For Cheyenne Holman, Essendon Football Club’s dietitian, eating the right breakfast is crucial for the players’ preparation – whether they are preparing for a session in the gym or an important match. She adds it’s an important component of everyone’s day, not just elite athletes.

“A balanced breakfast includes a source of high-quality protein like eggs, dairy or soy milk, a source of high-fibre carbohydrates [oats, fruit, wholegrain cereals, wholegrain bread] and ideally some fruit or veg for that extra nutrient hit,” she says.

High-sugar breakfasts are to be avoided because “these set you up to crash within a few hours of eating and craving more sugar.” Cheyenne also suggests steering away from anything fried or high in fat, as these foods are digested slowly and are not going to sit well in the stomach. 

Cheyenne says that a well-balanced and nutritious breakfast not only helps elite AFL players to perform at their optimum but is also essential for muscle recovery after a gruelling training session or a crunching on-field encounter.

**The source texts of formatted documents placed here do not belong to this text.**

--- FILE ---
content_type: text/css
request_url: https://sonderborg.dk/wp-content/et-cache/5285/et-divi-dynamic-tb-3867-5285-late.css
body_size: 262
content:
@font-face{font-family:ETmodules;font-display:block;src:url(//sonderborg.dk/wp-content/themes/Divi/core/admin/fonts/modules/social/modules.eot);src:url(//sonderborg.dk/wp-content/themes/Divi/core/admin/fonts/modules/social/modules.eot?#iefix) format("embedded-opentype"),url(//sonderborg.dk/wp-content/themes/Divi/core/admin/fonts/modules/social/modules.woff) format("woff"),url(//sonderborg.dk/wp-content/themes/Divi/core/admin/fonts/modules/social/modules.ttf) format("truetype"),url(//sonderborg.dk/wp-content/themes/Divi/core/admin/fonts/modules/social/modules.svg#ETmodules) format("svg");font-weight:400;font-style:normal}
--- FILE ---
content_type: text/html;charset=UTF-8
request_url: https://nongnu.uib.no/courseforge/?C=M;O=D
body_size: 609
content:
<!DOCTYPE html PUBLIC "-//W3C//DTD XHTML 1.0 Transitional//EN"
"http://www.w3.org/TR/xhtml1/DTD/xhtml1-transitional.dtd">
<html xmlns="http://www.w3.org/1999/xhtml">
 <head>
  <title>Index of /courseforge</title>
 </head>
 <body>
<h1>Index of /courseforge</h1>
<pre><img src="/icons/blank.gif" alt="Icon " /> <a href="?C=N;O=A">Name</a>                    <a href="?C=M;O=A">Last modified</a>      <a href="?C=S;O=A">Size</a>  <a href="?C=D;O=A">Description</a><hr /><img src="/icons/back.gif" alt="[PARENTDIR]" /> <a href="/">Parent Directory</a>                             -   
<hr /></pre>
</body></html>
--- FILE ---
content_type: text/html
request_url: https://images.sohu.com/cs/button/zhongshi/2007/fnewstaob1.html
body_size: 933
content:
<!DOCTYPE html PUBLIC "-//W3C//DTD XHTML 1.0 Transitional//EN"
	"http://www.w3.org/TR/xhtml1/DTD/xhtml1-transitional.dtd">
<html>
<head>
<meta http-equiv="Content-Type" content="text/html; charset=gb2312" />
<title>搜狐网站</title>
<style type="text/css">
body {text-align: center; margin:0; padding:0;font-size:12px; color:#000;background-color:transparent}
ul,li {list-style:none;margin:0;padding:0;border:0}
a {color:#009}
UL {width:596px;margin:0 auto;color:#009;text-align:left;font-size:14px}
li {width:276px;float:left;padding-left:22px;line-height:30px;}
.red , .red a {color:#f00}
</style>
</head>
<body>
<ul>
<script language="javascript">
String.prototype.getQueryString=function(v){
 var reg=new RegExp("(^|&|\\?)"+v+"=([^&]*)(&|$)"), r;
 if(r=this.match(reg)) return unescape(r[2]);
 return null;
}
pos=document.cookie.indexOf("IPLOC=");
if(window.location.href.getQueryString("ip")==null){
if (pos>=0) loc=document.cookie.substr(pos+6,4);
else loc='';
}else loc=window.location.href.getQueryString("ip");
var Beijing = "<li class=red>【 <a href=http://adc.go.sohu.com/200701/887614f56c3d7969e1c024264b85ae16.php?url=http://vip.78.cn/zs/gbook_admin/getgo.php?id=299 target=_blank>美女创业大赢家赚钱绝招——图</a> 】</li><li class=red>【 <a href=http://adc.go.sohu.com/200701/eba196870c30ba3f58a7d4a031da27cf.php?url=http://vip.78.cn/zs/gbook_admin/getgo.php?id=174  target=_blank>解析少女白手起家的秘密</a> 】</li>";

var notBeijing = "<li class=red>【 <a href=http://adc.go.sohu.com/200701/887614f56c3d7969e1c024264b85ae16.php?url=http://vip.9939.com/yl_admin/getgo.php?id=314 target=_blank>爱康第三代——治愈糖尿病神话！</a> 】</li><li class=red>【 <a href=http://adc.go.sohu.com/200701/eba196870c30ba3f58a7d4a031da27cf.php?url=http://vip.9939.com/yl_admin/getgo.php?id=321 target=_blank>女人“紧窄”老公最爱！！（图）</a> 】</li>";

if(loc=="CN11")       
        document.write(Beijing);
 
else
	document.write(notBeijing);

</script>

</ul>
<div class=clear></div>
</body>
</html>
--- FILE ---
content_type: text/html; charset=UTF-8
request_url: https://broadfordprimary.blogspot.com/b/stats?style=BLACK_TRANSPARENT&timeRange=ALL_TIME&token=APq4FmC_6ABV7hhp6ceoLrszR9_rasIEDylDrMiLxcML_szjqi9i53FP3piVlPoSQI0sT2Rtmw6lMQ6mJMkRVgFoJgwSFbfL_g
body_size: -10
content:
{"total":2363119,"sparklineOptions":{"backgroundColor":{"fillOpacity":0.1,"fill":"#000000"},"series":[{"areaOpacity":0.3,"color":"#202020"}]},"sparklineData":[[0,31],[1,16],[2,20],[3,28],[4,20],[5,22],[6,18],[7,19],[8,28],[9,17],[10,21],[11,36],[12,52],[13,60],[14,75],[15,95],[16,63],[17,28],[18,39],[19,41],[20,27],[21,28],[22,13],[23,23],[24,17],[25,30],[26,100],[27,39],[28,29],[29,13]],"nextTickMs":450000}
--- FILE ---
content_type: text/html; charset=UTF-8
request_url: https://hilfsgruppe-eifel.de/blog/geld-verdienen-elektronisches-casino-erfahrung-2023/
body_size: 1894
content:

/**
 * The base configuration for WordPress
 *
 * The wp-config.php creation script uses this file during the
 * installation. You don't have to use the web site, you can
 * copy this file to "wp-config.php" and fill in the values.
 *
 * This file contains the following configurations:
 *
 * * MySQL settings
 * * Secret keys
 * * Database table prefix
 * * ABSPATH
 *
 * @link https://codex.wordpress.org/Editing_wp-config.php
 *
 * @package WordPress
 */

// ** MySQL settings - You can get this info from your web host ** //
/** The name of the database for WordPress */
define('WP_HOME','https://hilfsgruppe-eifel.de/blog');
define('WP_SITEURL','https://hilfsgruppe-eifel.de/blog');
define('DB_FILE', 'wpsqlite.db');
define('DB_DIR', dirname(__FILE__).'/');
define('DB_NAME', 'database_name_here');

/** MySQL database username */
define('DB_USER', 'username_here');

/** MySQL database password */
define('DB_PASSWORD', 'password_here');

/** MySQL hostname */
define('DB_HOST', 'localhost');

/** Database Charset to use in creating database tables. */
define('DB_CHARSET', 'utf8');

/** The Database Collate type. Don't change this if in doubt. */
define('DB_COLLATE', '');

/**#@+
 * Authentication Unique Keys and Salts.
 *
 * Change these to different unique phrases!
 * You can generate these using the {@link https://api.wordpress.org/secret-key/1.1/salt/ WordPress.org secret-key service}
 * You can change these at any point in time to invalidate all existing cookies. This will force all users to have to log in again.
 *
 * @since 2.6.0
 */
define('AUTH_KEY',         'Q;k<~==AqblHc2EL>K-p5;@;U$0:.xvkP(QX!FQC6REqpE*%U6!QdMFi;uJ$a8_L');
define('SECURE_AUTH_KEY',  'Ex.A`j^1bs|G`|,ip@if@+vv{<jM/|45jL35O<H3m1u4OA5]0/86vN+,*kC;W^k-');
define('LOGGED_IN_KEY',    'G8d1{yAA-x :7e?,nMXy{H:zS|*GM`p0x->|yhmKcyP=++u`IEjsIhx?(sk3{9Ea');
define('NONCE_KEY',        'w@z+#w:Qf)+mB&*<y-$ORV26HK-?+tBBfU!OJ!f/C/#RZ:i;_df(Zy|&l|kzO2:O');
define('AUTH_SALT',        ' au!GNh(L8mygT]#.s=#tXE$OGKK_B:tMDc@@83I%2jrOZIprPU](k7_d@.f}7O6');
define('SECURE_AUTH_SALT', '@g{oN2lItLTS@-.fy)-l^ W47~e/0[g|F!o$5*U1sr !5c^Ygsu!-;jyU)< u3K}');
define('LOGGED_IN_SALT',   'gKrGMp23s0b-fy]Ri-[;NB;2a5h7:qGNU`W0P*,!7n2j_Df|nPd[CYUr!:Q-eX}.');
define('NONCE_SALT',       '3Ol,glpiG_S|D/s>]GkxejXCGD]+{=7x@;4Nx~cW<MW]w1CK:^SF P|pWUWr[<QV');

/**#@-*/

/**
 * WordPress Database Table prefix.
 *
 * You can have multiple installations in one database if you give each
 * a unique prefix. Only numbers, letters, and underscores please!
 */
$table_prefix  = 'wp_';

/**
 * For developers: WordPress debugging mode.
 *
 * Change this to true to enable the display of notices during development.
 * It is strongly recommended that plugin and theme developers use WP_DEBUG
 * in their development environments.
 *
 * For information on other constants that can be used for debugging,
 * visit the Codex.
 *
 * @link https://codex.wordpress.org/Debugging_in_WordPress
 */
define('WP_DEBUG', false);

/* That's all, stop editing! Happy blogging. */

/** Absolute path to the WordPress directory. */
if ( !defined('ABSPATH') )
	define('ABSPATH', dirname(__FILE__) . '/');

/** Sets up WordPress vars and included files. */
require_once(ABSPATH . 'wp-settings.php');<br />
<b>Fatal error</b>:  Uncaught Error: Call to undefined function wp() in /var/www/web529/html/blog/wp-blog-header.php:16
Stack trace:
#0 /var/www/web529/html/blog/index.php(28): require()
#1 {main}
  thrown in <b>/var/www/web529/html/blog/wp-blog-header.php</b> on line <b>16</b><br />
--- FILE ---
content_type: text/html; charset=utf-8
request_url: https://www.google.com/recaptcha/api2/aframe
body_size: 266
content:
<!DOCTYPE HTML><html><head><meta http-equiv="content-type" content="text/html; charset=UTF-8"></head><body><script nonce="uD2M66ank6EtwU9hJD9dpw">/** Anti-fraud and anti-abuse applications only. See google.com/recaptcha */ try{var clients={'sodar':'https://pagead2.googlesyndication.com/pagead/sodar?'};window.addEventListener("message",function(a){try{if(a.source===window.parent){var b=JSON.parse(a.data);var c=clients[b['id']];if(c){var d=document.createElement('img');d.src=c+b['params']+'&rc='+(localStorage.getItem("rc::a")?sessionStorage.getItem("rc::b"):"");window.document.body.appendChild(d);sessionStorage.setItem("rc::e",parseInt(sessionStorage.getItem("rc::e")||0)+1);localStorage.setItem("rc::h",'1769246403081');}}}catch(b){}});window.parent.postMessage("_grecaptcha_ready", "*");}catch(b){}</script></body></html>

"We know muscle growth and maintenance is best fuelled by regular doses of high-protein foods."

Cheyenne Holman

Essendon’s Brekkie Menu

  • Wholegrain cereal served with low-fat milk and banana
  • Peanut butter on sourdough with reduced-fat yoghurt and a piece of fruit
  • Oat porridge made with low-fat milk, plus fresh fruit and/or yoghurt
  • Eggs served on wholegrain toast with avocado
  • Low-fat Greek yoghurt plus your favourite fresh fruit

Dr Rebekah Alcock, dietitian with Melbourne Football Club, is equally keen to ensure her players eat a high-performance breakfast – and monitors closely what they consume.

“The key element of such a breakfast is a good-quality fuel source – after all, you would not put cheap petrol into a high-performance car, would you?” she says.

“Breakfast is often called the most important meal of the day,” she says. “This is certainly the case for Melbourne players who need to ensure that they are optimally fuelled.”

Rebekah Alcock headshot 

"Rebekah recommends a breakfast that contains a healthy fat source, such as olive oil, chia seeds or nuts, plus plenty of fresh fruit and vegetables to boost the immune system."

Melbourne’s Brekkie Menu

  • Low-sugar nutty granola with high-protein yoghurt and mixed berries
  • Veggie-loaded three-egg omelette with two slices of wholegrain toast, and avocado
  • Smoothie with high-protein milk, high-protein yoghurt, banana, frozen berries, chia seeds and honey
  • Porridge made with high-protein milk, cinnamon, maple syrup and fruit of choice
  • Buckwheat and sauteed greens, topped with hummus, fermented vegetables and a poached egg

While both dietitians emphasise that the needs of elite athletes are naturally different from others, they say we can all benefit from eating a healthy breakfast.

“While football players portions are likely to be bigger, the same principles apply,” says Cheyenne.

“Include protein for satiety and tissue repair, carbs for fuel and fruit or vegetable for fibre and nutrients. A nutritious breakfast doesn’t need to be time-consuming - a berry smoothie, eggs on toast, yoghurt and fruit are all nutritious, easy options.”

Caffeine addicts will be relieved to learn that one or two cups of coffee can be added to a high-performance brekkie – but too much can affect your sleep.

“Coffee, as with most foods, is fine in moderation,” says Rebekah.

Whether you are pulling on a football jersey or your office attire there is one golden rule for achieving a healthy start to the day: never skip breakfast.

“Muscle growth and maintenance are best fuelled by regular doses of high-protein foods [approximately every 3-4 hours]. Skipping breakfast means not meeting this target,” says Cheyenne.